• **What you are asked to do**:
Reproduce the data below line for line, leaving out the pictures.

• **Rows**:

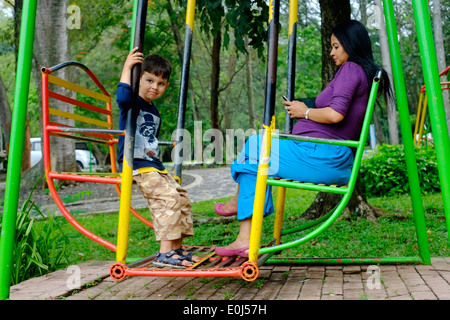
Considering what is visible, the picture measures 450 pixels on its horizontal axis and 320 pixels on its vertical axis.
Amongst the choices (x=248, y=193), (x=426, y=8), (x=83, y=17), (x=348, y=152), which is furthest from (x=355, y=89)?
(x=83, y=17)

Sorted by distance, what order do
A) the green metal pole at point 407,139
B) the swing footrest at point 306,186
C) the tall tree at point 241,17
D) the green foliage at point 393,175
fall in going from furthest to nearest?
the green foliage at point 393,175, the tall tree at point 241,17, the green metal pole at point 407,139, the swing footrest at point 306,186

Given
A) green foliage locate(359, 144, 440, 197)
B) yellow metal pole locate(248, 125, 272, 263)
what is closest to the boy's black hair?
yellow metal pole locate(248, 125, 272, 263)

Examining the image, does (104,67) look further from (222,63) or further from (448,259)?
(448,259)

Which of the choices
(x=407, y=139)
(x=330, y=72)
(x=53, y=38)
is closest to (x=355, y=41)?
(x=407, y=139)

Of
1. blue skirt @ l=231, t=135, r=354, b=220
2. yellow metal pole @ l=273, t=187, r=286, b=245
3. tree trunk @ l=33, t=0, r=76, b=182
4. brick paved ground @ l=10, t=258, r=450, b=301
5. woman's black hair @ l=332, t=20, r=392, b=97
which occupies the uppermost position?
tree trunk @ l=33, t=0, r=76, b=182

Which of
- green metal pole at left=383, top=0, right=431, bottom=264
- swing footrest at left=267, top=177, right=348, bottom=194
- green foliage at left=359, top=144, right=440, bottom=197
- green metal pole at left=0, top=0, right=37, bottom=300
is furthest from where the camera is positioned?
green foliage at left=359, top=144, right=440, bottom=197

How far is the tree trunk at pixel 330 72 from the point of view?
17.5 feet

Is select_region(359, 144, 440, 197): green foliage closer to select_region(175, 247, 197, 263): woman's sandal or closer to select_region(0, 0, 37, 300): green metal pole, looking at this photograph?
select_region(175, 247, 197, 263): woman's sandal

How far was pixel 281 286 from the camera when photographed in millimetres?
3045

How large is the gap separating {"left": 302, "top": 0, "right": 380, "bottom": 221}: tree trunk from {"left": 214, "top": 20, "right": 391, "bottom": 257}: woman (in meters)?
2.30

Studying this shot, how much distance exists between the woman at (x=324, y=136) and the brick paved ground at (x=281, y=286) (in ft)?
0.97

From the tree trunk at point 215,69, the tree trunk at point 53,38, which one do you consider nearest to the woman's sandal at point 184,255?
the tree trunk at point 53,38

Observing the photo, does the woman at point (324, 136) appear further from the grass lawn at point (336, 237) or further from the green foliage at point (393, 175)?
the green foliage at point (393, 175)

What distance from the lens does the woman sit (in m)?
2.84
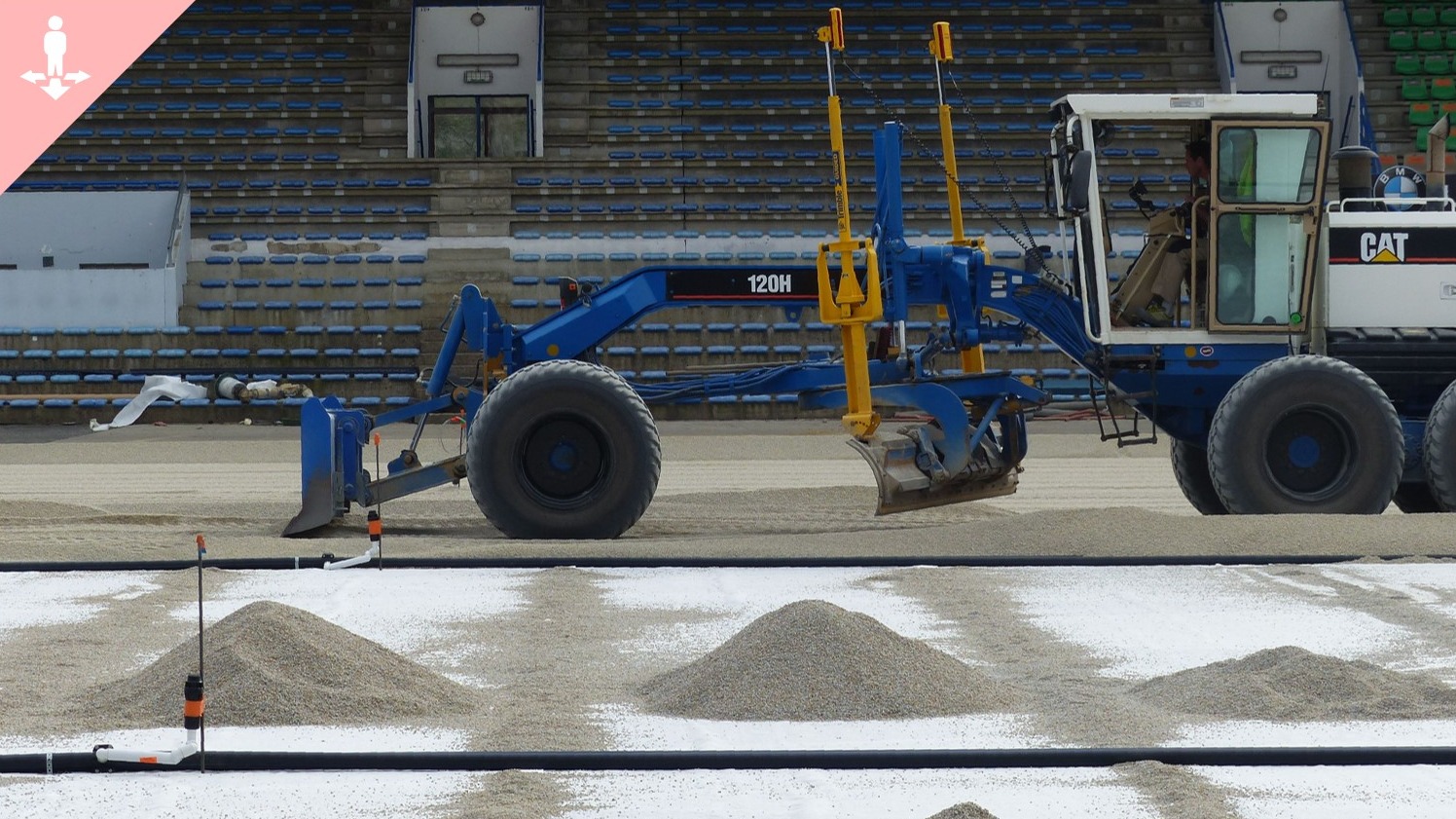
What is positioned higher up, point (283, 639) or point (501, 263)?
point (501, 263)

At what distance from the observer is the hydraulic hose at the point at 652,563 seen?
1038 centimetres

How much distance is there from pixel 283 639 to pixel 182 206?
22922 mm

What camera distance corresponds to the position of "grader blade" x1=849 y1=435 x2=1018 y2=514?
Answer: 1148cm

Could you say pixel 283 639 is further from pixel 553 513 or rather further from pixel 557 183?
pixel 557 183

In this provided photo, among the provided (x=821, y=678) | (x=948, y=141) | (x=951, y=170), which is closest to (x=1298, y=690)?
(x=821, y=678)

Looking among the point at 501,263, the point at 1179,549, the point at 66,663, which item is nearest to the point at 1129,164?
the point at 501,263

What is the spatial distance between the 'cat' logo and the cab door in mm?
558

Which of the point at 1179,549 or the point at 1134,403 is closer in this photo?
the point at 1179,549

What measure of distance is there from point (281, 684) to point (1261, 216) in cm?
778

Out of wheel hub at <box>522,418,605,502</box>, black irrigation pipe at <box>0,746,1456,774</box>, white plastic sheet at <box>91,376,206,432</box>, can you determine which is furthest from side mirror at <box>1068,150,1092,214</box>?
white plastic sheet at <box>91,376,206,432</box>

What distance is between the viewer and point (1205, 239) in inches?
Answer: 475

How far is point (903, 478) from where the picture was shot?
37.7 feet

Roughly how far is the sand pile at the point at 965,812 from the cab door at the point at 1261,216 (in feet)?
25.4

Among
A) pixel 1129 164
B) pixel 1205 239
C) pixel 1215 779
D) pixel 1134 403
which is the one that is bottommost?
pixel 1215 779
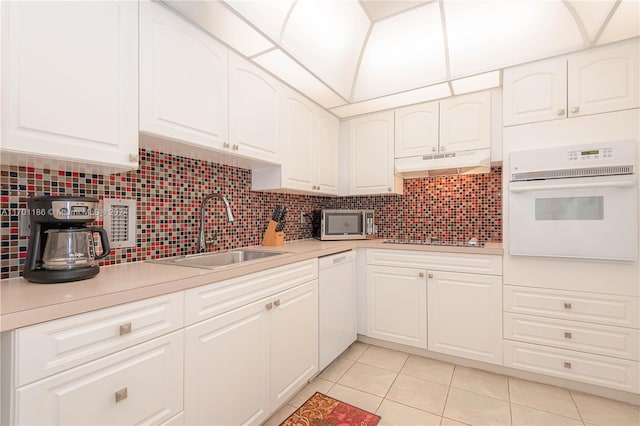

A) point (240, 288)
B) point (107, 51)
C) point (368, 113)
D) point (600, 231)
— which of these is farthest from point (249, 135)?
point (600, 231)

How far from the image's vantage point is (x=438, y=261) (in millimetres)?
2293

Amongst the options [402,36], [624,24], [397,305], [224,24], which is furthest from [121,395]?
[624,24]

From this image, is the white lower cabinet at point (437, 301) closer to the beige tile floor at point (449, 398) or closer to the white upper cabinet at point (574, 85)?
the beige tile floor at point (449, 398)

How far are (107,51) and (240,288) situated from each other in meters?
1.15

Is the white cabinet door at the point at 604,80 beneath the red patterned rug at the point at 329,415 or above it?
above

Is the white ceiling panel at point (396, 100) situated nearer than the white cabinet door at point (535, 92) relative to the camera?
No

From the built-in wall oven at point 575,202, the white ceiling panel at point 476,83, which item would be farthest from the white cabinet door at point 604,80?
the white ceiling panel at point 476,83

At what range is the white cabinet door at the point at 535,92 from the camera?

• **Written solution**:
Considering what is visible, the picture measures 450 pixels on its horizontal axis and 320 pixels on its vertical axis.
Amongst the choices (x=248, y=193), (x=426, y=8), (x=83, y=17), (x=348, y=152), which is furthest from (x=355, y=89)?
(x=83, y=17)

Sorted by distance, what order do
A) the green metal pole at point 407,139
B) the swing footrest at point 306,186
C) the tall tree at point 241,17
D) the green foliage at point 393,175
fall in going from furthest to nearest?
the green foliage at point 393,175, the tall tree at point 241,17, the green metal pole at point 407,139, the swing footrest at point 306,186

Given
A) green foliage locate(359, 144, 440, 197)
B) yellow metal pole locate(248, 125, 272, 263)
what is closest to the boy's black hair?
yellow metal pole locate(248, 125, 272, 263)

Examining the image, does (104,67) look further from (222,63) or further from (448,259)?
(448,259)

Which of the choices
(x=407, y=139)
(x=330, y=72)
(x=53, y=38)
is closest to (x=355, y=41)?
(x=407, y=139)

Of
1. blue skirt @ l=231, t=135, r=354, b=220
2. yellow metal pole @ l=273, t=187, r=286, b=245
3. tree trunk @ l=33, t=0, r=76, b=182
4. brick paved ground @ l=10, t=258, r=450, b=301
5. woman's black hair @ l=332, t=20, r=392, b=97
which occupies the uppermost position?
tree trunk @ l=33, t=0, r=76, b=182

Which of
- green metal pole at left=383, top=0, right=431, bottom=264
- swing footrest at left=267, top=177, right=348, bottom=194
- green foliage at left=359, top=144, right=440, bottom=197
- green metal pole at left=0, top=0, right=37, bottom=300
is furthest from where the camera is positioned?
green foliage at left=359, top=144, right=440, bottom=197

How far is the tree trunk at pixel 330 72 from the point of view?
17.5 feet

Is select_region(359, 144, 440, 197): green foliage closer to select_region(175, 247, 197, 263): woman's sandal or closer to select_region(0, 0, 37, 300): green metal pole, looking at this photograph?
select_region(175, 247, 197, 263): woman's sandal

How far was pixel 281 286 from the camera when photographed in millimetres?
3045

How large is the gap separating {"left": 302, "top": 0, "right": 380, "bottom": 221}: tree trunk from {"left": 214, "top": 20, "right": 391, "bottom": 257}: woman (in meters)?
2.30

Studying this shot, how much distance exists between the woman at (x=324, y=136) and the brick paved ground at (x=281, y=286) (in ft)?
0.97

From the tree trunk at point 215,69, the tree trunk at point 53,38, which one do you consider nearest to the woman's sandal at point 184,255?
the tree trunk at point 53,38

Observing the photo, does the woman at point (324, 136) appear further from the grass lawn at point (336, 237) or further from the green foliage at point (393, 175)?
the green foliage at point (393, 175)

What distance from the lens does the woman sit (in m)?
2.84
What is positioned higher up, point (283, 639) or point (501, 263)?
point (501, 263)

At what distance from the observer is the hydraulic hose at the point at 652,563 seen?
1038 centimetres

How much distance is there from pixel 283 639 to pixel 182 206?
22922 mm

What camera distance corresponds to the position of "grader blade" x1=849 y1=435 x2=1018 y2=514?
Answer: 1148cm

Could you say pixel 283 639 is further from pixel 553 513 or rather further from pixel 557 183?
pixel 557 183

In this provided photo, among the provided (x=821, y=678) | (x=948, y=141) | (x=951, y=170), which is closest to (x=1298, y=690)?
(x=821, y=678)

Looking among the point at 501,263, the point at 1179,549, the point at 66,663, which item is nearest to the point at 1129,164?
the point at 501,263

What is the spatial distance between the 'cat' logo and the cab door in mm?
558

Which of the point at 1179,549 or the point at 1134,403 is closer in this photo?
the point at 1179,549

What measure of distance is there from point (281, 684) to point (1261, 216) in cm?
778

Out of wheel hub at <box>522,418,605,502</box>, black irrigation pipe at <box>0,746,1456,774</box>, white plastic sheet at <box>91,376,206,432</box>, can you determine which is furthest from side mirror at <box>1068,150,1092,214</box>?
white plastic sheet at <box>91,376,206,432</box>

What distance is between the viewer and point (1205, 239) in inches?
Answer: 475

How far is point (903, 478) from where the picture was shot?
37.7 feet

Roughly how far is the sand pile at the point at 965,812 from the cab door at the point at 1261,216 (in feet)?
25.4

Among
A) pixel 1129 164
B) pixel 1205 239
C) pixel 1215 779
D) pixel 1134 403
which is the one that is bottommost?
pixel 1215 779

A) point (240, 288)
B) point (107, 51)
C) point (368, 113)
D) point (600, 231)
— which of these is farthest from point (249, 135)?
point (600, 231)

How far from the image's vantage point is (x=438, y=261) (in millimetres)?
2293

Amongst the options [402,36], [624,24], [397,305], [224,24], which is furthest from [121,395]?
[624,24]

From this image, is the white lower cabinet at point (437, 301) closer to the beige tile floor at point (449, 398) or closer to the white upper cabinet at point (574, 85)?
the beige tile floor at point (449, 398)

How far are (107,51) and (240,288) situated from each other in meters?
1.15

Is the white cabinet door at the point at 604,80 beneath the red patterned rug at the point at 329,415 or above it?
above

Is the white ceiling panel at point (396, 100) situated nearer than the white cabinet door at point (535, 92) relative to the camera?
No

From the built-in wall oven at point 575,202, the white ceiling panel at point 476,83, which item would be farthest from the white cabinet door at point 604,80?
the white ceiling panel at point 476,83

At what range is the white cabinet door at the point at 535,92 from the camera?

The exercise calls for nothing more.